◆ **Passage to read**
┌──
Naturally, there are other activities that vie for your attention back at home. Pink orbs scattered around stages represent collectable resources. While they can be sold for cash, players can also invest them to expand their base, gaining XP in the process. Remarkably, there’s even an economy in Sweet Home, with certain materials temporarily having additional value. Cash can also be spent at the arms dealer where perks that augment your weaponry as well as physical and mental abilities are available. However, you’ll have to have met an elevated level quota before being able to unlock these boosts.
Remarkably, Sweet Home’s base actions demonstrate the polish of a game with a much larger budget. Sure, the HQ isn’t quite as big as the ones in Ubisoft’s Division series, but there’s the same lived-in feeling, with a former subway station used as a safehouse. From NPCs roaming around and staffing kiosks, one of the grimiest bathrooms in all of gaming, and a few opulent bedrooms that stand in sharp contrast against the rest of the world, there’s a remarkable amount of detail. But seeing colorful anime-style girls intermingle with drab-looking people and surroundings is always a bit dissonant.
└──
◆ **Check your understanding**
**1.** Recast the paragraph of the Sweet Home passage that begins "Naturally, there are other activities" as a short bulleted list, keeping its main facts.
**2.** Please carry the Sweet Home passage further, picking up after its final sentence.
The records have nothing to do with the Sweet Home passage.

◆ **Available data**
┌──
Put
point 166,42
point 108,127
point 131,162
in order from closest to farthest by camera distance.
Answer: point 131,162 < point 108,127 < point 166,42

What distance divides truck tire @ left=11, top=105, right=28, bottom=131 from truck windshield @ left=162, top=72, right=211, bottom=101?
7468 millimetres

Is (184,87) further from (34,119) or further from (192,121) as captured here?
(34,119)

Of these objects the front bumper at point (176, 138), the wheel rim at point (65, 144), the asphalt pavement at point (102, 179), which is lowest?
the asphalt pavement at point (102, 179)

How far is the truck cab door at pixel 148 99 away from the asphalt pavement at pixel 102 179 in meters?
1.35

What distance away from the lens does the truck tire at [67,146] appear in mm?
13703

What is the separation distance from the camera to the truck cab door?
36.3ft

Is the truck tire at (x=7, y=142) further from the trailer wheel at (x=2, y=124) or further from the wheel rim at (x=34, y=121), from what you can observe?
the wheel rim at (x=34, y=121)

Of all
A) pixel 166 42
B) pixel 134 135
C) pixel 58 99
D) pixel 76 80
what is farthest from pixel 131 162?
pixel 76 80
└──
┌──
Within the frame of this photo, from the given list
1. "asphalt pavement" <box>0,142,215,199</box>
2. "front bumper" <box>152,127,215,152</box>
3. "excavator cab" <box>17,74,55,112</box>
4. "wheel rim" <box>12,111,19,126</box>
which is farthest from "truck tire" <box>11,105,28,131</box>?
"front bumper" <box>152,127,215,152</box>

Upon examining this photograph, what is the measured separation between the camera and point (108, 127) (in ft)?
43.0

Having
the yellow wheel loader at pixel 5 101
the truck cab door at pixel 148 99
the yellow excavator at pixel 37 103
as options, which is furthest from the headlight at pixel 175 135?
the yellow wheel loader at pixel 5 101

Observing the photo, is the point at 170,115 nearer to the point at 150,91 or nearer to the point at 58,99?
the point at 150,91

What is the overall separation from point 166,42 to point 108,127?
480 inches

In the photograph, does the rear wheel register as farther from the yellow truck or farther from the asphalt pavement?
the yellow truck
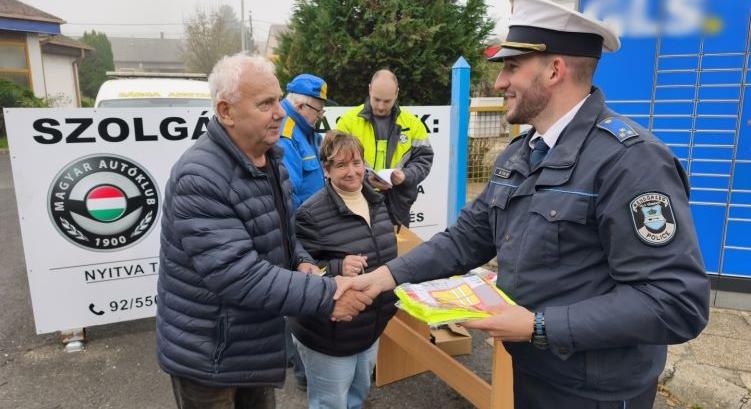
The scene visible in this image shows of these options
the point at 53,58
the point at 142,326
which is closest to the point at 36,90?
└──
◆ **Answers to this exercise**
**1.**
- Pink orbs scattered around stages are collectable resources.
- They can be sold for cash or invested to expand the base, which earns XP.
- Sweet Home has an economy in which certain materials temporarily carry additional value.
- Cash can be spent at the arms dealer on perks that augment weaponry and physical and mental abilities.
- These boosts unlock only after an elevated level quota has been met.

**2.**
Play is Either Leisurely or Intense
When it comes to gunplay, Sweet Home feels like a budget Borderlands. Most of the time, you’ll clear Zs from the labyrinthine levels at your own pace. Normally, this involves shooting a few Zeds at long range, and when other zombies react to the gunfire, cleaning up the ones racing toward you. This time out, there’s a larger variety of enemies, with foes like giant worms and crawlers to deal with. Unfortunately, many of these adversaries can get caught in the level architecture. Fighting creepies who are stuck in ceilings or doors can be unintentionally eerie.
Occasionally, Sweet Home lets loose with a wild horde of enemies to pump up the intensity. Like Gearbox’s series, these moments plunge players into chaos with your CPU-controller character desperately trying to accomplish crowd control. You’ll appreciate that there’s no friendly fire because in tight spaces the game becomes a tactical clusterfuck of epic proportions.
Sweet Home’s attempt at stage set pieces might be admired in they weren’t quite as janky. But when you are surrounded by Zs, occasionally all control is taken away from you, likely causing an eruption of button mashing. But that’s not the only offense. Weapon balance is often nonsensical with ineffective sniper rifles and shotguns. Muzzle rise is all over the place for a few rifles. But on the upside, melee-based weapons are surprisingly fun to use. Hopefully, TeamKRAMA won’t nerf the effectiveness of the Hitachi Magic Wand, which is invaluable when you have to defend the girls.
I know what you’re thinking, “it’s an eroge coded by small team, you can’t expect COD levels of refinement”. But I’d argue that Sweet Home comes close to being ab enjoyable first-person shooter and is just a few small tweaks away from respectability. Even without a major overhaul to the code, adding in point-generating combos might temper the frustration associated with Z onslaughts and enliven stage replays. And since I’m working with Aye, Hikari, Kirara. And Ichika, why don’t I receive any credit for assistive kills?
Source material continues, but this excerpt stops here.